An avid experimenter, Ihns still isn’t ostentatious; and though there is a glut of them here, the longest poems are diminutive in their ambition. The beakers shatter easily. Hers is an avant-gardism of the small (fittingly, the book itself has all the pocketability of Lunch Poems). Better that, far better, than the literally effortless minimalism of grifters with quasi-Hellenic names like Atticus and Archibald Hades. (Hades, whose Wikipedia reads like a Graham Greene novel, has accused the publishing houses of gatekeeping, while the Napkin Poetry Review awarded her latest a rave.) The fingered wounds and cool shows of grief. “No one’s interested in your blood,” Rita Dove told the Paris Review. By way of a compromise, Fran Lebowitz, in her interview, claimed that she works “so slowly that I could write in my own blood without hurting myself.” Our need for a countrywide phlebotomy, plus or minus a few leeches, has never been greater.

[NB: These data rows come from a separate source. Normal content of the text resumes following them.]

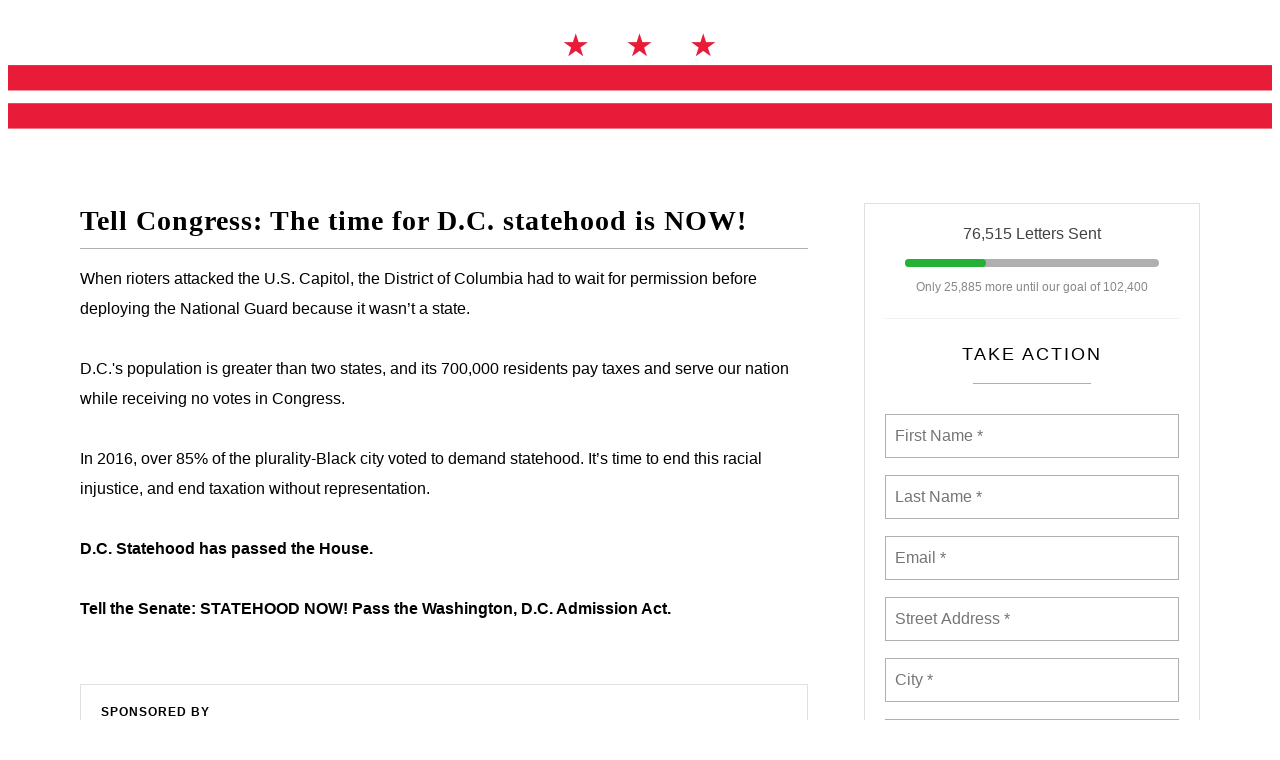

--- FILE ---
content_type: text/html; charset=utf-8
request_url: https://actionnetwork.org/letters/tell-congress-the-time-for-dc-statehood-is-now-2?source=direct_link&referrer=group-broward-for-progress
body_size: 1474
content:


<!DOCTYPE html PUBLIC "-//W3C//DTD XHTML 1.0 Strict//EN" "http://www.w3.org/TR/xhtml1/DTD/xhtml1-strict.dtd">
<html xmlns="http://www.w3.org/1999/xhtml" lang="en-US">
	<head>
		<meta name="viewport" content="width=device-width, initial-scale=1, maximum-scale=1, user-scalable=0"/>
		<meta http-equiv="Content-Type" content="text/html; charset=UTF-8" />
		<link rel="stylesheet" href="https://use.typekit.net/mgk4uyz.css">


		
		<!-- [START CUSTOM CSS - GENERATED FOR USERS] -->
		<!-- This CSS was generated for you, feel free to add to or edit it. -->
		<style type="text/css">
			body {
font-family: Helvetica,Arial, sans-serif;
font-weight: 400;
font-style: normal;			}
			
h1 { font-family:Gill Sans Nova;}
h2 { font-family:Gill Sans Nova;}

			#gen_header {
				padding: 0;
				background-color: #ffffff; /* [THIS IS GENERATED FROM THE *FIRST* COLOR PICKER OPTION] */
				text-align: center;
			}
			
			
			#gen_header img {
				width: 100%;
				max-width: 1800px;
			}
			
			.gen_wrapper {
				padding: 40px 20px;
				width: 1160px;
				max-width: 100%;
				margin: auto;
				box-sizing: border-box;
			}
			
			.gen_wrapper #can_embed_form input[type="submit"],
			.can_embed-html #can_embed_form input[type="submit"],
			.gen_wrapper #can_embed_form .button,
			.can_embed-html #can_embed_form .button,
			.gen_wrapper #donate_auto_modal input[type="submit"],
			.can_embed-html #donate_auto_modal input[type="submit"],
			.gen_wrapper #donate_auto_modal .button,
			.can_embed-html #donate_auto_modal .button {
				background-color:#ff0000; /* [THIS IS GENERATED FROM THE *SECOND* COLOR PICKER OPTION] */
			}
			
				.gen_wrapper #can_embed_form input[type="submit"]:hover,
				.can_embed-html #can_embed_form input[type="submit"]:hover,
				.gen_wrapper #can_embed_form .button:hover,
				.can_embed-html #can_embed_form .button:hover,
				.gen_wrapper #donate_auto_modal input[type="submit"]:hover,
				.can_embed-html #donate_auto_modal input[type="submit"]:hover,
				.gen_wrapper #donate_auto_modal .button:hover, 
				.can_embed-html #donate_auto_modal .button:hover {
					background-color:#ff0000;  /* [THIS IS GENERATED FROM THE *SECOND* COLOR PICKER OPTION] */

				}
			
			.gen_wrapper #can_embed_form .action_status_running_total,
			.can_embed-html #can_embed_form .action_status_running_total,
			.gen_wrapper .gen_name,
			.gen_wrapper a,
			#can_fundraising_widget a,
			.ticketed_event a {
				color:#ff0000; /* [THIS IS GENERATED FROM THE *SECOND* COLOR PICKER OPTION] */
				text-decoration: none;
			}
			
			.gen_wrapper a:hover,
			#can_fundraising_widget a:hover,
			.ticketed_event a:hover {
				color:#ff0000; /* [THIS IS GENERATED FROM THE *SECOND* COLOR PICKER OPTION] */
				opacity: .7;
				text-decoration: none;
			}
				
		</style>
		
	<meta content="Tell Congress NOW is the time to pass the Washington D.C. Admission Act. " name="description" />
<meta content="Tell Congress: The time for D.C. statehood is NOW!" property="og:title" />
<meta content="Tell Congress NOW is the time to pass the Washington D.C. Admission Act.     " property="og:description" />
<meta content="https://actionnetwork.org/letters/tell-congress-the-time-for-dc-statehood-is-now-2" property="og:url" />
<meta content="https://can2-prod.s3.amazonaws.com/share_options/facebook_images/000/293/344/original/dc_statehood_now.png" property="og:image" />
<meta content="238823876266270" property="og:fb:app_id" />
<meta content="Tell Congress: The time for D.C. statehood is NOW!" name="action_title" /><title>Tell Congress: The time for D.C. statehood is NOW!</title><meta content='@theactionnet' property='twitter:site'/><meta content='summary_large_image' property='twitter:card'/><link rel='alternate' type='application/json+oembed' href='https://actionnetwork.org/oembed?url=https%3A%2F%2Factionnetwork.org%2Fletters%2Ftell-congress-the-time-for-dc-statehood-is-now-2%3Freferrer%3Dgroup-broward-for-progress%26source%3Ddirect_link&format=json' /><link rel='alternate' type='text/xml+oembed' href='https://actionnetwork.org/oembed?url=https%3A%2F%2Factionnetwork.org%2Fletters%2Ftell-congress-the-time-for-dc-statehood-is-now-2%3Freferrer%3Dgroup-broward-for-progress%26source%3Ddirect_link&format=xml' /></head>
	<body class="gen_body">
		<div id="gen_header" style="background-image:url('https://actionnetwork.org/user_files/user_files/000/056/837/original/dc_statehood_banner.png');background-position:center;  background-attachment: center top;height:155px;background-repeat: no-repeat;
">
			<div class="gen_wrapper">
&nbsp;
			</div>
		</div>
		<div class="gen_wrapper">
			
		<!-- END TEMPLATE HEADER - START WIDGET -->
  <link href='https://actionnetwork.org/css/style-embed-whitelabel-v3.css' rel='stylesheet' type='text/css' />

  <script nonce="f9d96e1dddfe7e3df2ee71c54c251fb4" src='https://actionnetwork.org/widgets/v3/letter/tell-congress-the-time-for-dc-statehood-is-now-2?format=js&referrer=group-broward-for-progress&source=direct_link&style=full&css=whitelabel'></script>
  <div id='can-letter-area-tell-congress-the-time-for-dc-statehood-is-now-2' style='width: '></div>

			</div>		
	<script>(function(){function c(){var b=a.contentDocument||a.contentWindow.document;if(b){var d=b.createElement('script');d.innerHTML="window.__CF$cv$params={r:'9c01fa544c43e81d',t:'MTc2ODc4MDA1MC4wMDAwMDA='};var a=document.createElement('script');a.nonce='';a.src='/cdn-cgi/challenge-platform/scripts/jsd/main.js';document.getElementsByTagName('head')[0].appendChild(a);";b.getElementsByTagName('head')[0].appendChild(d)}}if(document.body){var a=document.createElement('iframe');a.height=1;a.width=1;a.style.position='absolute';a.style.top=0;a.style.left=0;a.style.border='none';a.style.visibility='hidden';document.body.appendChild(a);if('loading'!==document.readyState)c();else if(window.addEventListener)document.addEventListener('DOMContentLoaded',c);else{var e=document.onreadystatechange||function(){};document.onreadystatechange=function(b){e(b);'loading'!==document.readyState&&(document.onreadystatechange=e,c())}}}})();</script></body>
</html>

Comically flat-footed, then ecstatic, then ponderous, Of can be mercurial to a fault. Like a compass at the North Pole, the reader’s needle turns in circles; yet with no dominant point of reckoning (see the top Merriam-Webster entry for “of”), Ihns’ hurricane strength emerges from that same windy indeterminacy. In propria persona, meanwhile, there is a quiet to her eye:


cheese people with surveillance vistas
keep the dead white rose in a water jar
and the thousand botryoidal fauna
called fear and dispensations

[. . .]

we had good used feelings in each other’s arms
an autumn we saw Solaris alone
slickly she says such acceptable things, like
we were all men possessed by vegetables
we lived in the pool


Elizabeth Bishop could be this mischievously deadpan—awful but cheerful, with an underlayment of zaniness (think of Bishop’s hairless pink dog wandering the streets of Rio de Janeiro during carnival). Ihns is that, and hopefully as influential.






Erick Verran is the author of Obiter Dicta (Punctum Books, 2021) and a PhD candidate at the University of Utah. His writing has appeared in the Los Angeles Review of Books, the Georgia Review, Literary Matters, Rain Taxi, the American Poetry Review, the Harvard Review, and elsewhere. He lives in Salt Lake City.